Another way to visualize the growth process is isopleths or contours, which emphasize the geographic location of urbanization. figure 8 shows not only the 2 urban centers in 1992, but such other features as the edge cities of Frederick, Annapolis, and La Plata, MD as well as Potomac Mills, VA. The picture also highlights the linear nature of the whole system, oriented along Interstate 95, which continues from Boston to Miami.

6 selected years of surfaces
Figure 7. 3-d plot of estimated built-up areas for selected years.

Naturally we are interested in the future of the region, and the analysis suggests approaches. (A logistic curve fitted to the 0-level data in table 2 yields f0(xt) = 55800 [1 + Exp(2.09 - 0.0469(t - 1923))]-1, which has a maximum growth rate of 2.1% in 1923 (Haggett, Cliff and Frey 1977:238)). This expression has an asymptotic value of 55,800 pixels, which is only about 20% of the window at level-0.

labeled contour plot 1990
Figure 8. Contour plot of estimated built-up areas 1990.

The analysis of the last 3 data years (1972, 1982, 1992) was based on Landsat imagery, and the growth both of the fractal dimension Dt (figure 4) as well as of one of the generalized cells fsum4(xt) (figure 6) show a linear growth trend. The growth rate for 1972-1992 is mapped in figure 9; darker shades show faster growth-up to 2% per year. Recent metropolitan development displays the doughnut patterns typical of U.S. cities (Whyte 1968). The Baltimore growth ring is broken by Patapsco Bay and the Washington ring by a Potomac River "greenbelt" that would clearly be the fastest growing edge city were the river bridged from Sugarland Run VA to Seneca Creek MD. It is interesting how strongly topography still influences the development of this region.

growth 1972-92
Figure 9. Contour plot of growth rates, 1972-1992.

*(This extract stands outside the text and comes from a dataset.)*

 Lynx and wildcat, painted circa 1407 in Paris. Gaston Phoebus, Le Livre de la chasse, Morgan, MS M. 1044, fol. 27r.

The research presented here is part of a 118-year history of the use of USGS core skills in the physical, and-more recently-human and biological sciences to understand human-induced land transformations. These efforts exhibit not only institutional expertise but also rich historical databases that can be used to understand spatial processes, to forecast change, and help to shape future policy. The dimensions highlighted in table 1 suggest new directions for this research. First, the analysis can profit from a broader spatial view, expanding to Megalopolitan and even world urbanization. Second temporal extrapolation and deeper "data mining" will help planners envision the future of the region-as well as its distant past. Third, more features (shoreline, land cover, climate) need to be studied and animated. A central theoretical and policy problem highlighted by this work therefore is the development of rigorous, informative, and visually effective transformations of data along and among spatial, temporal, and phenomenological scales.